The Agile Manifesto is a single, simple, brilliant sentence that you should refer to often:

Through this work we have come to value:

  • Individuals and interactions over processes and tools
  • Working software over comprehensive documentation
  • Customer collaboration over contract negotiation
  • Responding to change over following a plan

That is, while there is value in the items on the right, we value the items on the left more.
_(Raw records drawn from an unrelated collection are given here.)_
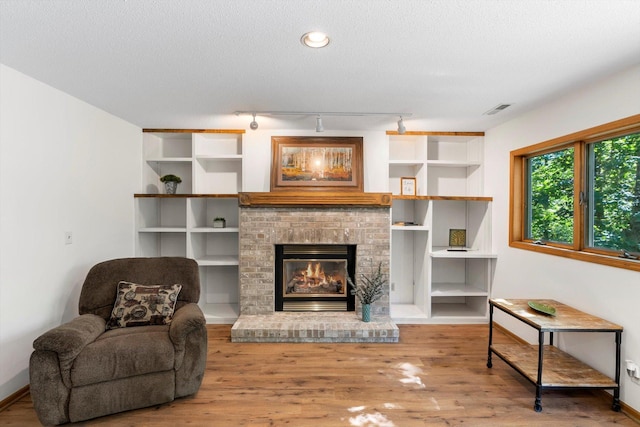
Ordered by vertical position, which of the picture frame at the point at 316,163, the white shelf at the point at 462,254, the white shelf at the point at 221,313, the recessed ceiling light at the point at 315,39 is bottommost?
the white shelf at the point at 221,313

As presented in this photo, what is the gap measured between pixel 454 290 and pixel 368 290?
1.14 m

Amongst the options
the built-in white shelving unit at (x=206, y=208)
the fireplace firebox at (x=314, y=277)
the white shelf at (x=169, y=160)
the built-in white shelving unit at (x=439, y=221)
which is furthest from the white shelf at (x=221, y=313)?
the built-in white shelving unit at (x=439, y=221)

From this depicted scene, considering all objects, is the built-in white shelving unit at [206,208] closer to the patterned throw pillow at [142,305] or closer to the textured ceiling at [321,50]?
the textured ceiling at [321,50]

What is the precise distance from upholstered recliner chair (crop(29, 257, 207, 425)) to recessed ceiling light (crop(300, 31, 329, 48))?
2.01 m

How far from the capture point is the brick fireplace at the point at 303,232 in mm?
3676

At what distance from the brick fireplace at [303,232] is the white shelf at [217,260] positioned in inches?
9.3

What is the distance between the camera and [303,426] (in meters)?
2.06

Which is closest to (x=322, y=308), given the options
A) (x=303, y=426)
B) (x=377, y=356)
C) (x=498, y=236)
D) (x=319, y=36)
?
(x=377, y=356)

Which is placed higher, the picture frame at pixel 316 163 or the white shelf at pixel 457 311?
the picture frame at pixel 316 163

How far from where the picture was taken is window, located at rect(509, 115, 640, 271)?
2.29m

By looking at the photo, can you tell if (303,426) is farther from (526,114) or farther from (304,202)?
(526,114)

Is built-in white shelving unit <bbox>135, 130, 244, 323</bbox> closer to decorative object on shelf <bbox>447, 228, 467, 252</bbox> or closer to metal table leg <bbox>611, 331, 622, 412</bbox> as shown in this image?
decorative object on shelf <bbox>447, 228, 467, 252</bbox>

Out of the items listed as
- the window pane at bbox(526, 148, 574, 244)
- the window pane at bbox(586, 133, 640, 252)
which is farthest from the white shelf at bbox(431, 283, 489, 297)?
the window pane at bbox(586, 133, 640, 252)

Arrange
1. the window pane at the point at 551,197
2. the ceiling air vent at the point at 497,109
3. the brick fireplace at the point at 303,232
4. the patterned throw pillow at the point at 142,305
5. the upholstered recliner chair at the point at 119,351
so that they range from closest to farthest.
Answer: the upholstered recliner chair at the point at 119,351 < the patterned throw pillow at the point at 142,305 < the window pane at the point at 551,197 < the ceiling air vent at the point at 497,109 < the brick fireplace at the point at 303,232
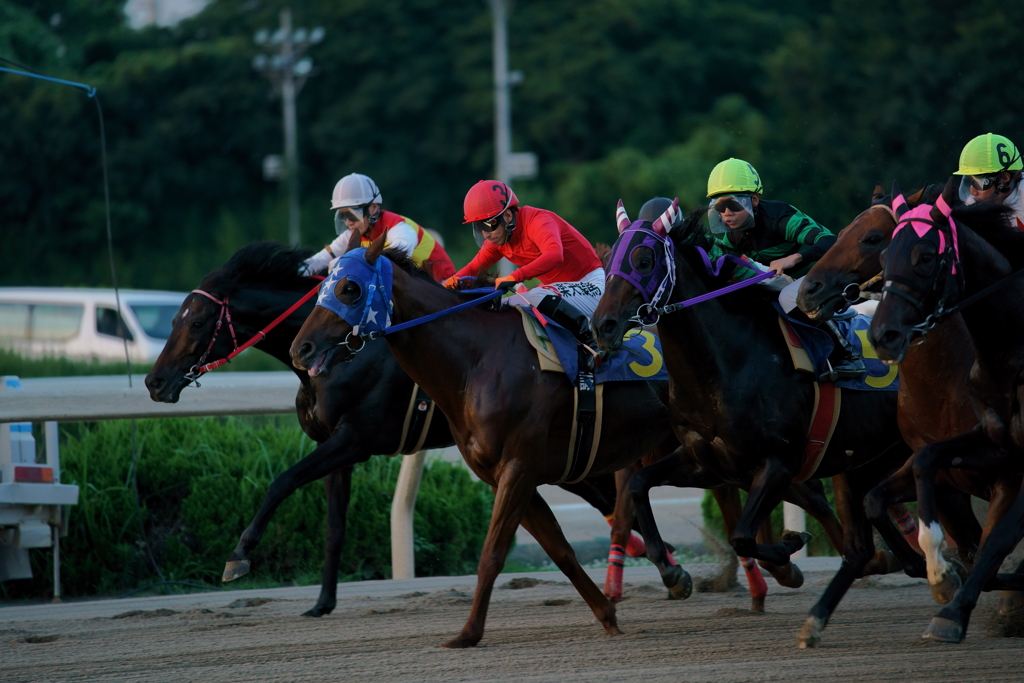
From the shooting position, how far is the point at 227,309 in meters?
7.34

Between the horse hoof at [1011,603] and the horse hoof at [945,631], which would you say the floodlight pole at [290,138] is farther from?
the horse hoof at [945,631]

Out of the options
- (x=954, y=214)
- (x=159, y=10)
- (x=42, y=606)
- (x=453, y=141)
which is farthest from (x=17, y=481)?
(x=159, y=10)

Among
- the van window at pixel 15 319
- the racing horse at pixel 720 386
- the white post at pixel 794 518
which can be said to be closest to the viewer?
the racing horse at pixel 720 386

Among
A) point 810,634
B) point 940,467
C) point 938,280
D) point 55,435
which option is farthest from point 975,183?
point 55,435

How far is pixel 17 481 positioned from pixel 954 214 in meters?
5.09

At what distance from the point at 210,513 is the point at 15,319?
10259 millimetres

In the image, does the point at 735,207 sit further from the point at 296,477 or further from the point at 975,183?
the point at 296,477

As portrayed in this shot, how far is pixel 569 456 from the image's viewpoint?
244 inches

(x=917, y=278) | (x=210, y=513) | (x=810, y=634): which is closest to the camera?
(x=917, y=278)

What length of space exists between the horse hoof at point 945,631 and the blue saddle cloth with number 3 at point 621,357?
5.89 feet

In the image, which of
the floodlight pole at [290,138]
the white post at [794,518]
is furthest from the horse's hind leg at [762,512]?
the floodlight pole at [290,138]

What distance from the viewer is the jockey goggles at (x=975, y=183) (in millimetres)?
5891

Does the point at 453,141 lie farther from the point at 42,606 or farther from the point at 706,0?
the point at 42,606

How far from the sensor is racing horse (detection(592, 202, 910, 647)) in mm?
5555
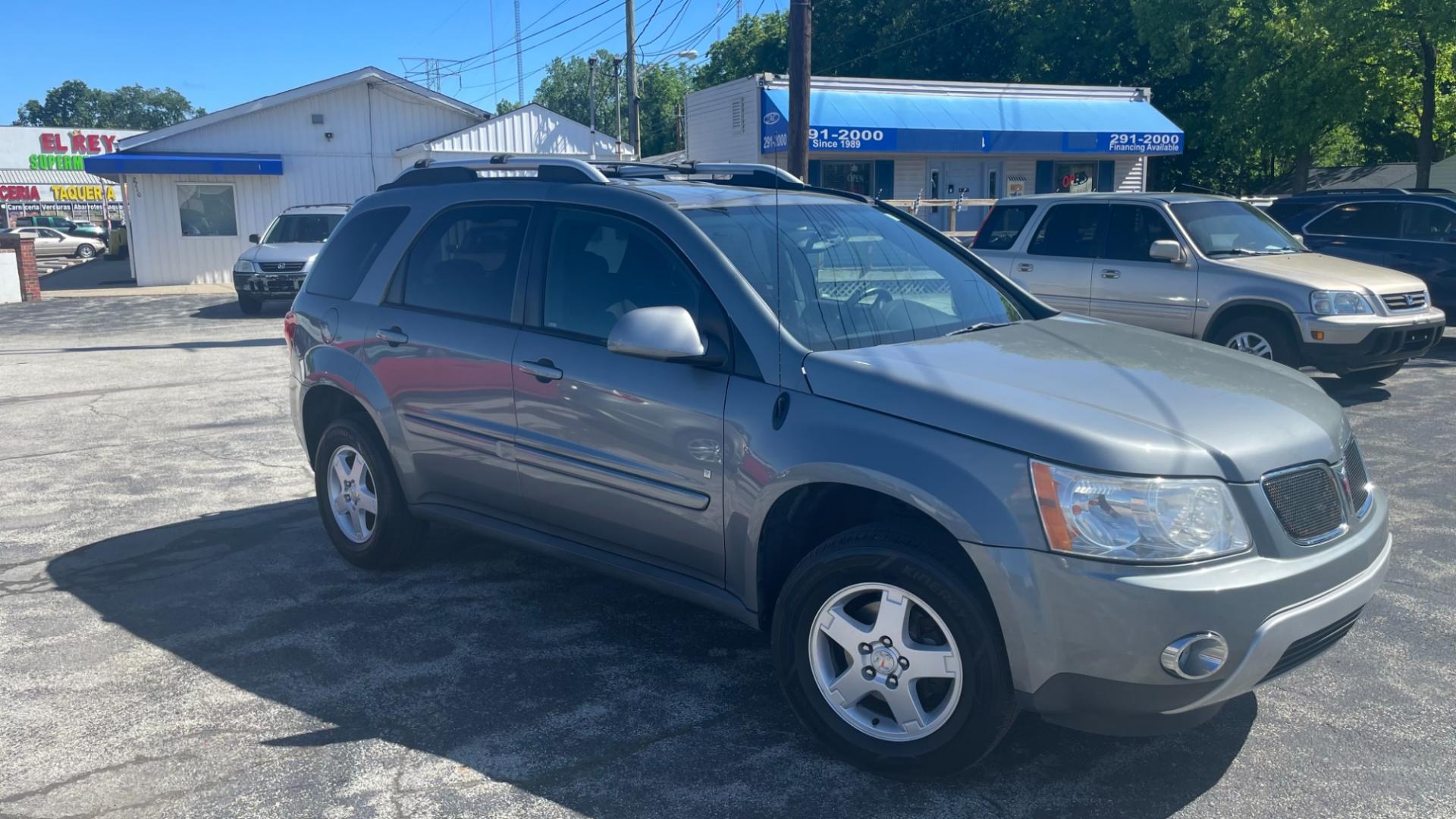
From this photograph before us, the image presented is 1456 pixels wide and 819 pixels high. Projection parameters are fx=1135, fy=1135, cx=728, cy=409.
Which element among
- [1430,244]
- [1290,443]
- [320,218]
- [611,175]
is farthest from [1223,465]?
[320,218]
Let’s take the manifesto and put it into the context of real work, real customers, and the real world. Agile takes the best of the world’s history of getting things done and rolls it into a single framework. For instance, we know that people work better in teams; we know that trusting relationships have better results than legal documents; we know that predicting the future is super hard; we know that the proof is in the pudding. We also know that 3 things 100% done are more useful than 10 things 75% done. And finally we all know the phrases: “one day at a time”, “one game at a time”, and “keep your eye on the ball”.

Agile takes these intuitive truths and brings them into the world of development, software and beyond. Agile is not a prescriptive dogma. It is a set of activities and methods that can be used individually to make things better, and collectively to make things great.

Agile takes practice and disciple. But just like that play you were in, or the concert you practiced for, you will be happy with the ovation at the end. It’s worth it.